L’index glycémique cherche à rendre compte de la vitesse et de l’ampleur de la réaction glycémique après ingestion. Les glucides à fort index glycémique entraînent des pics glycémiques rapides et élevés, et à l’inverse plus l’index est faible plus la montée du taux de sucre dans le sang sera douce et progressive.
Or, ces réponses glycémiques influencent les hormones et le métabolisme. L’insuline déchargée par le pancréas en réponse à l’élévation de la glycémie, favorise le stockage du glucose dans le muscle squelettique. Elle a également pour effet de réduire l’oxydation des graisses.

À l’inverse, l’ingestion de glucides à index glycémique bas réduit la réponse insulinique et favorise l’oxydation des graisses.

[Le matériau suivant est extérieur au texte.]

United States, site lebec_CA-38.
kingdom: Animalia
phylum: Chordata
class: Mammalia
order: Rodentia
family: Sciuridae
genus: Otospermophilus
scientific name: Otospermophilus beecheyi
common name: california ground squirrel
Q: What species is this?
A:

Cependant il ne suffit pas de raisonner à partir de l’index glycémique d’un aliment. Un repas est l’occasion de nombreuses interactions. Un morceau de sucre (IG = 100) n’induira pas la même réponse insulinique s’il est pris seul loin d’un repas (réponse forte) ou à la fin d’un repas. De fait la présence de fibres, de graisses et de protéines, mais aussi la texture, le degré de cuisson de l’aliment glucidique (plus c’est cuit plus l’IG augmente : mieux vaut, donc, cuire les pâtes al dente) sont autant de paramètres qui modulent la libération du sucre dans le sang.
Quant à la charge glycémique, c’est le produit de l’index glycémique par la quantité de glucides présents dans l’aliment. On peut calculer la charge glycémique d’un repas en prenant en compte tous les aliments, même ceux qui ne contiennent pas de glucides (viande, poisson, œuf, huiles) et qui, ayant une charge glycémique égale à 0, ont un « effet diluant ».
Ainsi 150g de lentilles cuites – lentilles dont l’IG est de 30 – représentent une charge glycémique de 7,7. Pour obtenir la même charge avec du riz blanc cuit (60 < IG < 80), il suffit de 40g, voire moins !

Sur cette base, on peut dégager 3 règles :
- Pas un repas sans légumes (fibres et polyphénols)
- Pas de produits sucrés de façon isolée (par ex., « diluer » l’effet des sucres d’un biscuit avec une poignée d’amandes)
- Favoriser les céréales complètes, et les légumes secs.
De plus, au cours de la journée, l’organisme réagit différemment à l’absorption de sucres.
Le matin, après une nuit de jeûne, il est très sensible aux variations de glycémie. Il sera donc judicieux, pour votre énergie physique et intellectuelle, pour votre poids et votre santé, de :
- Composer votre repas avec une dominante de protéines (œuf, jambon, blanc de poulet, fromage) et de graisses de qualité (amandes, noix, noisettes, entières ou en purée mais sans sucre)
- Un fruit de saison (pas de jus de fruit : la forme liquide libère plus rapidement les sucres dans le sang)
- Selon votre programme d’entrainement de la matinée, ajoutez plus ou moins de féculents complets (pain complet, muesli sans sucre…)
- Éventuellement un peu de miel ou de confiture ou de compote.
Il est donc important d’associer systématiquement des « végétaux » aux féculents et aux produits sucrés, ils préviennent certaines pathologies liées aux mécanismes de glycation.
Pendant l’effort proprement dit, l’organisme utilise les glucides comme carburant, et c’est à ce moment qu’il faut privilégier les produits à index glycémique élevé. En effet, la régulation insulinique est très différente à l’effort, si bien que les grosses fluctuations glycémiques sont impossibles (sauf à ne pas s’alimenter).
Dans les deux heures suivant l’effort, l’organisme tourne encore à plein régime, et c’est le moment de refaire les niveaux. Là encore, les aliments à haut IG (riz blanc, pomme de terre, jus de fruit) sont bienvenus, ils permettent de refaire les stocks, aussi bien que de réparer la fibre musculaire.